**Your assignment:**
Report every line of the records below that includes the string "stylesheet".

**Provided entries:**
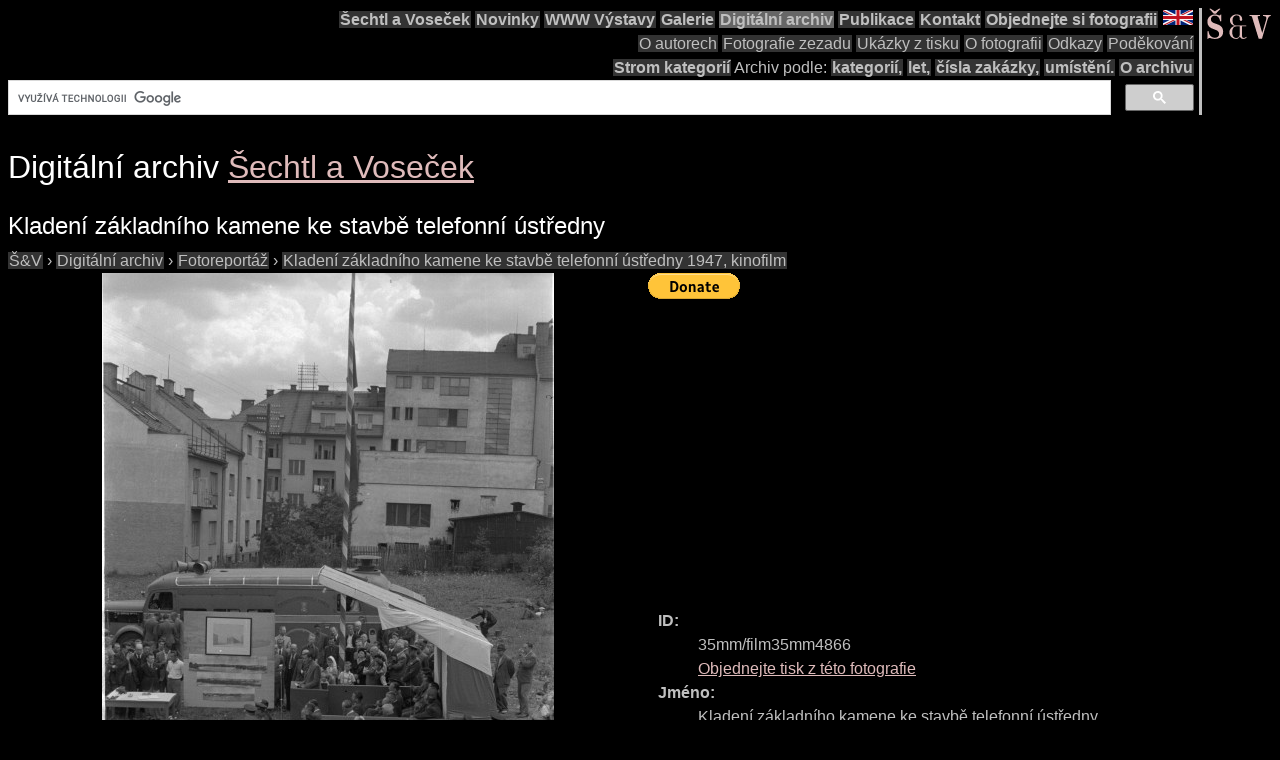

--- FILE ---
content_type: text/html; charset=utf-8
request_url: https://www.google.com/recaptcha/api2/aframe
body_size: 115
content:
<!DOCTYPE HTML><html><head><meta http-equiv="content-type" content="text/html; charset=UTF-8"></head><body><script nonce="RPpl_neQbBf1AzLJVFR2fQ">/** Anti-fraud and anti-abuse applications only. See google.com/recaptcha */ try{var clients={'sodar':'https://pagead2.googlesyndication.com/pagead/sodar?'};window.addEventListener("message",function(a){try{if(a.source===window.parent){var b=JSON.parse(a.data);var c=clients[b['id']];if(c){var d=document.createElement('img');d.src=c+b['params']+'&rc='+(localStorage.getItem("rc::a")?sessionStorage.getItem("rc::b"):"");window.document.body.appendChild(d);sessionStorage.setItem("rc::e",parseInt(sessionStorage.getItem("rc::e")||0)+1);localStorage.setItem("rc::h",'1769103986249');}}}catch(b){}});window.parent.postMessage("_grecaptcha_ready", "*");}catch(b){}</script></body></html>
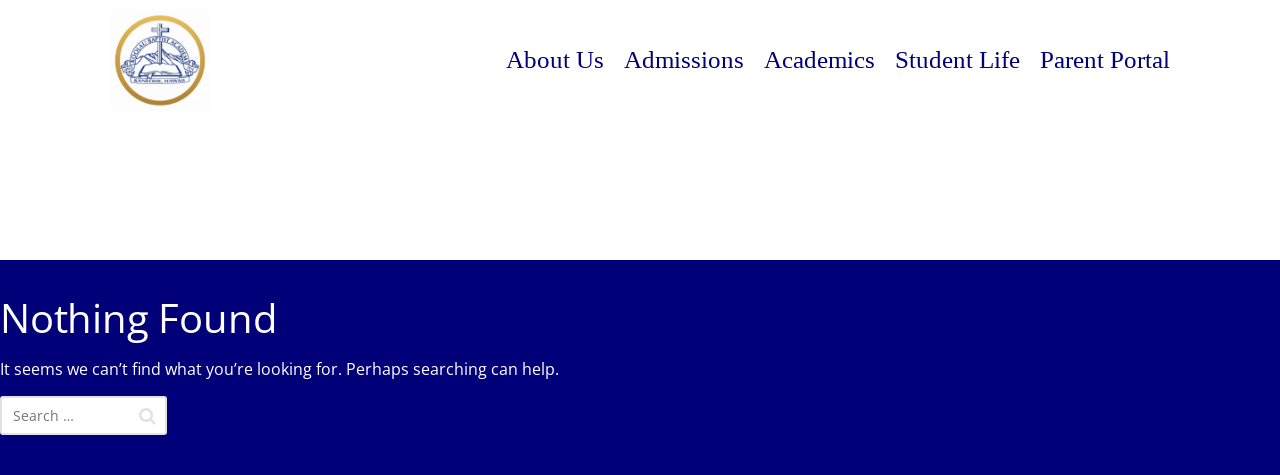

--- FILE ---
content_type: text/css
request_url: https://academy.koolaubc.org/wp-content/themes/church-plant-theme-bundle-child-theme/style.css?ver=6.9
body_size: 311
content:
/*
Theme Name:     Church Plant Theme Bundle (Child Theme)
Theme URI:      https://mintplugins.com/church-plant-theme-bundle-child-theme
Description:    Child Theme for the Church Plant Theme Bundle using the Knapstack Theme as the theme parent.
Author:         Mint Plugins
Author URI:     https://mintplugins.com
Template:       knapstack
Version:        1.0.0
*/

@import url("../knapstack/style.css");
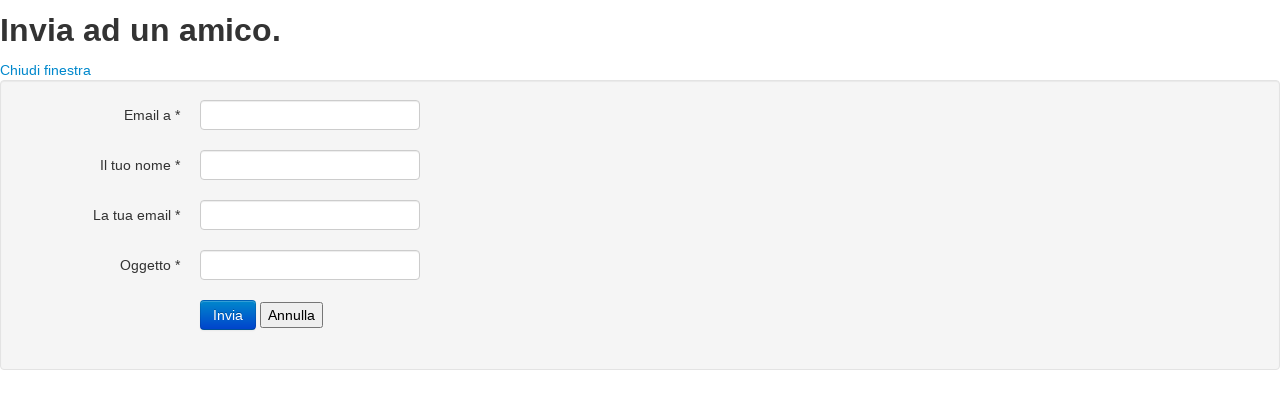

--- FILE ---
content_type: text/html; charset=utf-8
request_url: https://www.piacenzafutura.it/home/component/mailto/?tmpl=component&template=yoo_peak&link=968f7a7c8c67e1145acde14359db632912778c77
body_size: 1426
content:
<!DOCTYPE HTML>
<html lang="it-it" dir="ltr" >
<head>
    <meta charset="utf-8">
    <base href="https://www.piacenzafutura.it/home/component/mailto/" />
	<meta name="description" content="PiacenzaFutura" />
	<title>Fondazione PiacenzaFutura</title>
	<link href="/home/templates/yoo_peak/favicon.ico" rel="shortcut icon" type="image/vnd.microsoft.icon" />
	<link href="/home/cache/widgetkit/widgetkit-d18dd391.css" rel="stylesheet" type="text/css" />
	<link href="/home/plugins/system/jce/css/content.css?aa754b1f19c7df490be4b958cf085e7c" rel="stylesheet" type="text/css" />
	<link href="/home/media/jui/css/bootstrap.min.css" rel="stylesheet" type="text/css" />
	<link href="/home/media/jui/css/bootstrap-extended.css" rel="stylesheet" type="text/css" />
	<link href="/home/media/jui/css/bootstrap-responsive.css" rel="stylesheet" type="text/css" />
	<style type="text/css">
</style>
	<script type="application/json" class="joomla-script-options new">{"csrf.token":"0e1326a85abc84a6060dfcbef0928913","system.paths":{"root":"\/home","base":"\/home"},"system.keepalive":{"interval":300000,"uri":"\/home\/component\/ajax\/?format=json"}}</script>
	<script src="/home/media/system/js/core.js?2ff594a2dff20e274bd0ddf1395807f3" type="text/javascript"></script>
	<!--[if lt IE 9]><script src="/home/media/system/js/polyfill.event.js?2ff594a2dff20e274bd0ddf1395807f3" type="text/javascript"></script><![endif]-->
	<script src="/home/media/system/js/keepalive.js?2ff594a2dff20e274bd0ddf1395807f3" type="text/javascript"></script>
	<script src="/home/media/jui/js/jquery.min.js?2ff594a2dff20e274bd0ddf1395807f3" type="text/javascript"></script>
	<script src="/home/media/jui/js/jquery-noconflict.js?2ff594a2dff20e274bd0ddf1395807f3" type="text/javascript"></script>
	<script src="/home/media/jui/js/jquery-migrate.min.js?2ff594a2dff20e274bd0ddf1395807f3" type="text/javascript"></script>
	<!--[if lt IE 9]><script src="/home/media/system/js/html5fallback.js?2ff594a2dff20e274bd0ddf1395807f3" type="text/javascript"></script><![endif]-->
	<script src="/home/cache/widgetkit/widgetkit-c0ebf9ec.js" type="text/javascript"></script>
	<script src="/home/media/jui/js/bootstrap.min.js?2ff594a2dff20e274bd0ddf1395807f3" type="text/javascript"></script>

</head>
<body class="contentpane">
    <div id="system-message-container">
</div>
    <style type="text/css"></style><script type="text/javascript"></script><div id="mailto-window">
	<h2>
		Invia ad un amico.	</h2>
	<div class="mailto-close">
		<a href="javascript: void window.close()" title="Chiudi finestra">
			<span>
				Chiudi finestra			</span>
		</a>
	</div>
	<form action="/home/component/mailto/?task=send" method="post" class="form-validate form-horizontal well">
		<fieldset>
												<div class="control-group">
			<div class="control-label"><label id="emailto-lbl" for="emailto" class="required">
	Email a<span class="star">&#160;*</span></label>
</div>
		<div class="controls"><input type="email" name="emailto" class="validate-email required" id="emailto" value=""
 size="30"    autocomplete="email"    required aria-required="true"  /></div>
</div>
																<div class="control-group">
			<div class="control-label"><label id="sender-lbl" for="sender" class="required">
	Il tuo nome<span class="star">&#160;*</span></label>
</div>
		<div class="controls"><input type="text" name="sender" id="sender"  value="" class="required" size="30"       required aria-required="true"      />
</div>
</div>
																<div class="control-group">
			<div class="control-label"><label id="emailfrom-lbl" for="emailfrom" class="required">
	La tua email<span class="star">&#160;*</span></label>
</div>
		<div class="controls"><input type="email" name="emailfrom" class="validate-email required" id="emailfrom" value=""
 size="30"    autocomplete="email"    required aria-required="true"  /></div>
</div>
																<div class="control-group">
			<div class="control-label"><label id="subject-lbl" for="subject" class="required">
	Oggetto<span class="star">&#160;*</span></label>
</div>
		<div class="controls"><input type="text" name="subject" id="subject"  value="" class="required" size="30"       required aria-required="true"      />
</div>
</div>
										<div class="control-group">
				<div class="controls">
					<button type="submit" class="btn btn-primary validate">
						Invia					</button>
					<button type="button" class="button" onclick="window.close();return false;">
						Annulla					</button>
				</div>
			</div>
		</fieldset>
		<input type="hidden" name="layout" value="default" />
		<input type="hidden" name="option" value="com_mailto" />
		<input type="hidden" name="task" value="send" />
		<input type="hidden" name="tmpl" value="component" />
		<input type="hidden" name="link" value="968f7a7c8c67e1145acde14359db632912778c77" />
		<input type="hidden" name="0e1326a85abc84a6060dfcbef0928913" value="1" />	</form>
</div>
</body>
</html>
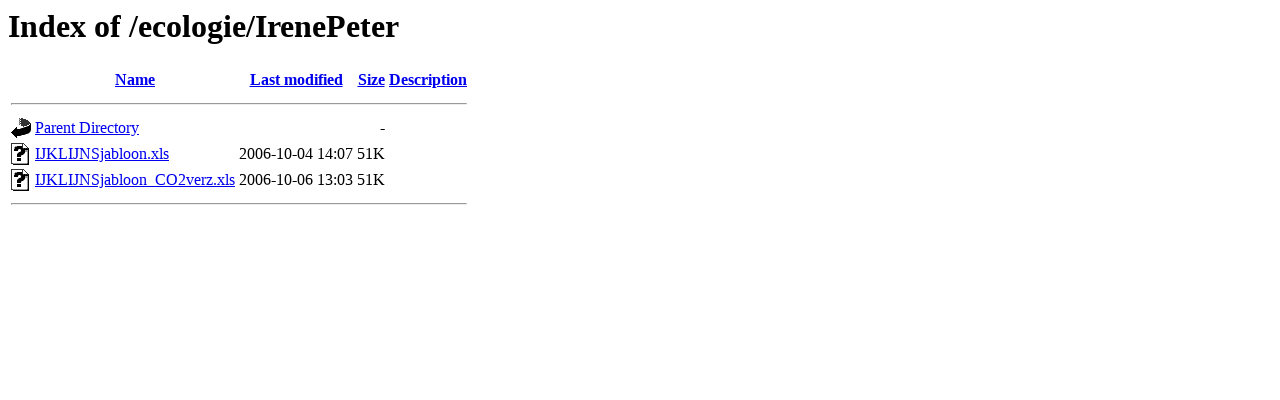

--- FILE ---
content_type: text/html;charset=UTF-8
request_url: https://ftp.science.ru.nl/ecologie/IrenePeter/?C=D;O=A
body_size: 1157
content:
<!DOCTYPE HTML PUBLIC "-//W3C//DTD HTML 3.2 Final//EN">
<html>
 <head>
  <title>Index of /ecologie/IrenePeter</title>
 </head>
 <body>
<h1>Index of /ecologie/IrenePeter</h1>
  <table>
   <tr><th valign="top"><img src="/icons/blank.gif" alt="[ICO]"></th><th><a href="?C=N;O=A">Name</a></th><th><a href="?C=M;O=A">Last modified</a></th><th><a href="?C=S;O=A">Size</a></th><th><a href="?C=D;O=D">Description</a></th></tr>
   <tr><th colspan="5"><hr></th></tr>
<tr><td valign="top"><img src="/icons/back.gif" alt="[PARENTDIR]"></td><td><a href="/ecologie/">Parent Directory</a></td><td>&nbsp;</td><td align="right">  - </td><td>&nbsp;</td></tr>
<tr><td valign="top"><img src="/icons/unknown.gif" alt="[   ]"></td><td><a href="IJKLIJNSjabloon.xls">IJKLIJNSjabloon.xls</a></td><td align="right">2006-10-04 14:07  </td><td align="right"> 51K</td><td>&nbsp;</td></tr>
<tr><td valign="top"><img src="/icons/unknown.gif" alt="[   ]"></td><td><a href="IJKLIJNSjabloon_CO2verz.xls">IJKLIJNSjabloon_CO2verz.xls</a></td><td align="right">2006-10-06 13:03  </td><td align="right"> 51K</td><td>&nbsp;</td></tr>
   <tr><th colspan="5"><hr></th></tr>
</table>
</body></html>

**Response to this exercise:**
	<link href="/home/cache/widgetkit/widgetkit-d18dd391.css" rel="stylesheet" type="text/css" />
	<link href="/home/plugins/system/jce/css/content.css?aa754b1f19c7df490be4b958cf085e7c" rel="stylesheet" type="text/css" />
	<link href="/home/media/jui/css/bootstrap.min.css" rel="stylesheet" type="text/css" />
	<link href="/home/media/jui/css/bootstrap-extended.css" rel="stylesheet" type="text/css" />
	<link href="/home/media/jui/css/bootstrap-responsive.css" rel="stylesheet" type="text/css" />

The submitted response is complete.